One excellent blog post about the dangers of only using an online family tree can be found on Renee’s Genealogy Blog Do I Still Need a Desktop Genealogy Program or is Family Tree Enough?.

Although she wrote this post in regards to FamilySearch Family Tree, they are all valid points as to why you need a desktop family tree program, instead of relying on an online tree.

There are a number of desktop family tree programs available, but the two I personally use are RootsMagic and Legacy Family Tree.  Both these programs have a free version.  Both programs are also offering a discounted price.

For more details about RootsMagic’s offer, visit their webpage Family Tree Maker users have a new home.  Legacy has details about their discounted price on the post Update on the Family Tree Maker announcement.

Over the last few years, a number of desktop family tree programs have disappeared, and users of these programs have had to look elsewhere.
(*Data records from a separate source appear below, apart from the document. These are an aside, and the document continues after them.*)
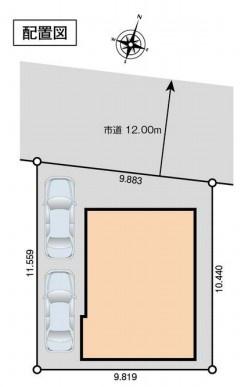 さいたま市北区日進町２丁目の中古一戸建て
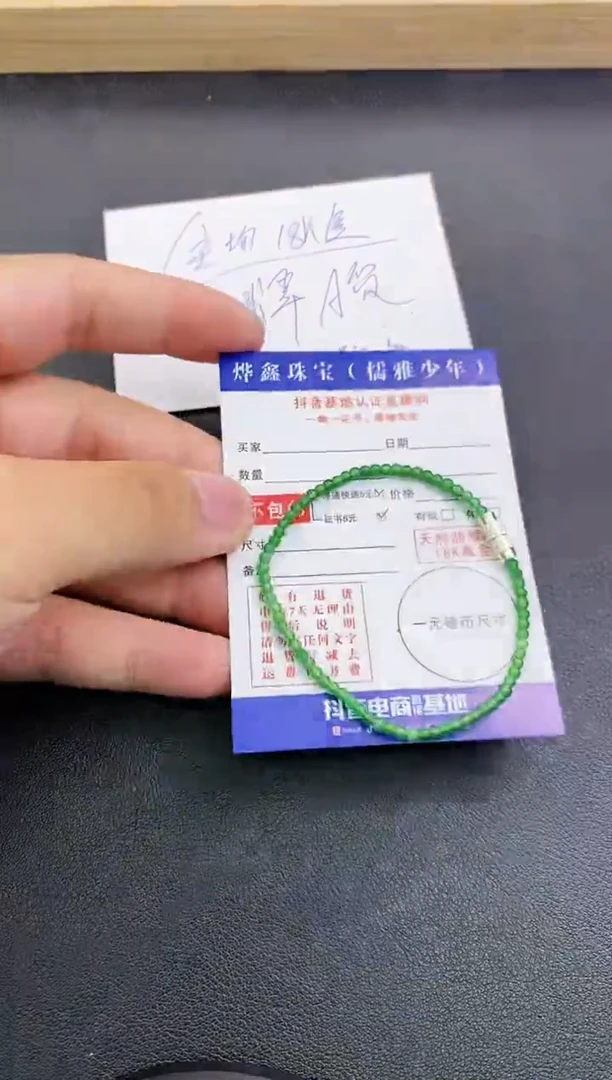 颈饰未镶嵌翡翠翡翠手串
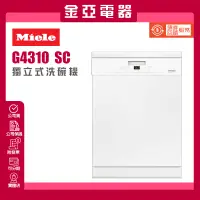 在飛比找蝦皮購物優惠-金亞⭐️德國Miele 新一代冷凝烘乾 G4310SC 獨立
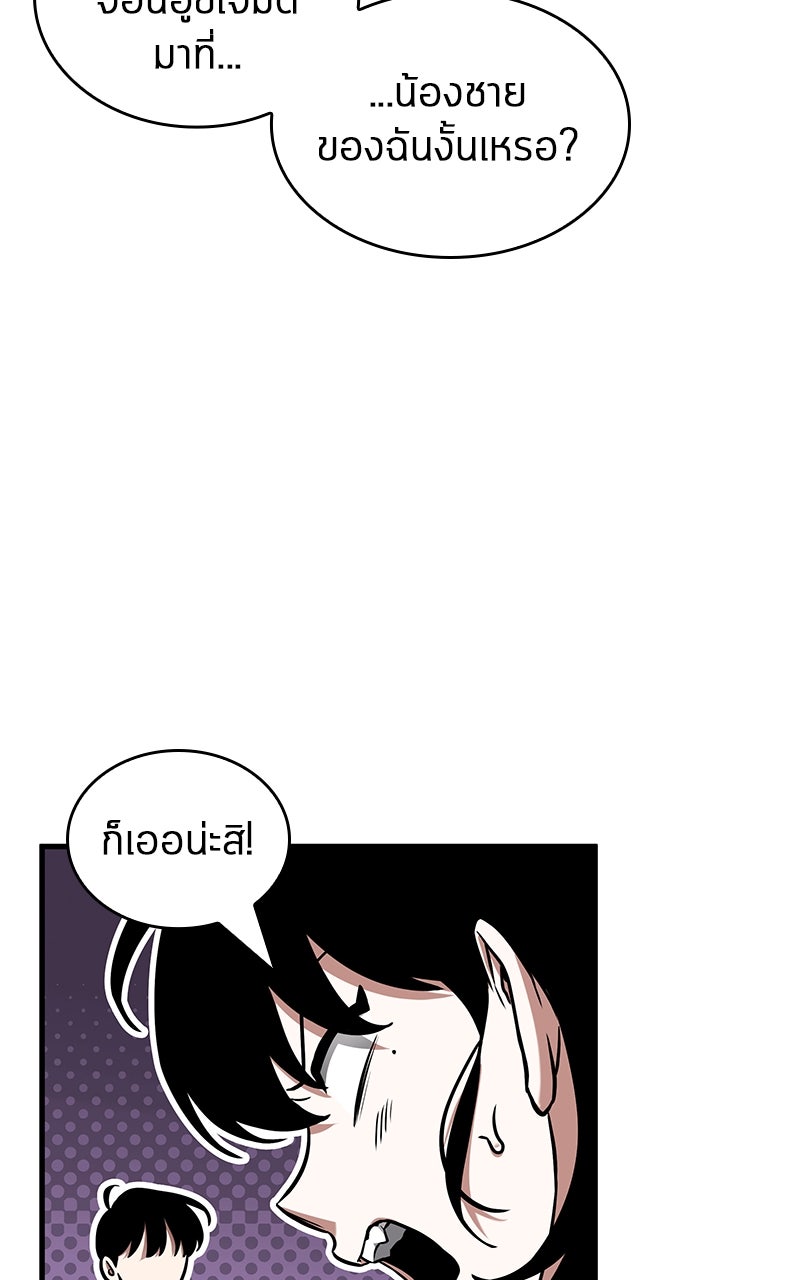 Omniscient Reader อ่านชะตาวันสิ้นโลก - หน้า 87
There is also the additional problem with Ancestry in that it is a subscription site.  Although you may be able to view and work on your tree without a subscription, any images you have attached to the tree are only available while you have a paid subscription.  In order to continue to have access to these records, you will need to download and store these files separately.

I therefore think that it is a good idea to not rely solely on any family tree program, but to make sure you have all your research notes and records kept separate. Since you can’t attach images directly to a family tree program anyway (you only have a link to the file on your computer), it makes sense to keep you research notes separate as well.

You could use pen and paper, a simple text editor, such as Notepad (for Windows), or a tool such as Evernote, but I prefer to use Microsoft Word.  When I first received a computer for Christmas in 1996, I started transcribing my research notes into Word, and I have been using the program ever since. Although Microsoft Office tends to be switching to being more of a cloud based application, I am still able to use the files I created in 1996.